Future flat-rate state pensions
The Government originally proposed that in April 2017 the Basic and Second State Pensions should both be replaced by a single, flat-rate pension. A green paper was issued in April 2011, followed by a White Paper in January 2013. The amount of an individual's flat-rate pension would depend on the number of qualifying years, with 35 qualifying years being needed for the maximum pension and pro-rata amounts for fewer qualifying years, subject to a minimum of about 8 years. Rights already earned to a Second State Pension would not be lost. In the 2013 budget it was announced that introduction of the single tier pension will be brought forward by one year to 6 April 2016.The new "single-tier" State Pension would be worth £144 a week. Provided they have 35 qualifying years, individuals would actually receive £144 a week, plus a "protected amount" if they have already earned a second State pension greater than £37 a week, and minus a "rebate-derived amount" if they have paid smaller National Insurance contributions because they were "contracted out" of the Second State Pension Scheme.

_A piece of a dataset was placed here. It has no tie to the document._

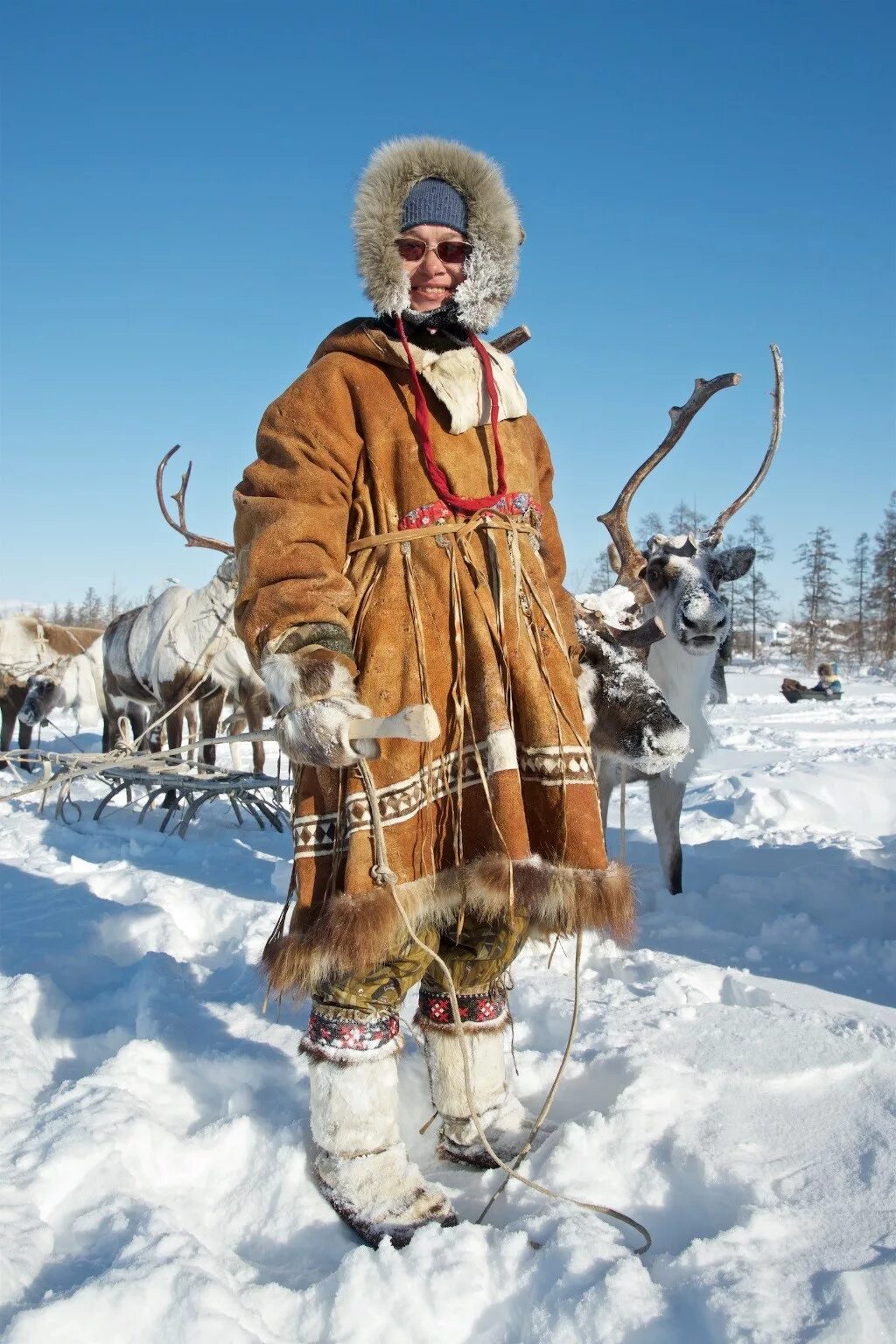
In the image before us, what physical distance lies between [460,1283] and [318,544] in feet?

The new, single-tier State Pension would eventually remove the need for Pension Credit. It is also proposed that various rules regarding marriage, divorce and bereavement would be phased out. This would mean that Category B pensions would be replaced by Category A pensions for everyone, although any rights to a Category B pension that existed at the implementation date would be preserved.
These changes are now law, they were enacted by the Pensions Act 2014 which received royal assent on 14 May 2014
Chancellor Philip Hammond hinted the State Pension would no longer be ring-fenced from spending cuts after 2020 – raising for the first time the prospect of pensioners' benefits being cut as part of the government's austerity measures. Benefits for the elderly had been exempt from reductions and the chancellor confirmed during the Autumn Statement 2016 that the state pension would continue to rise until at least 2020.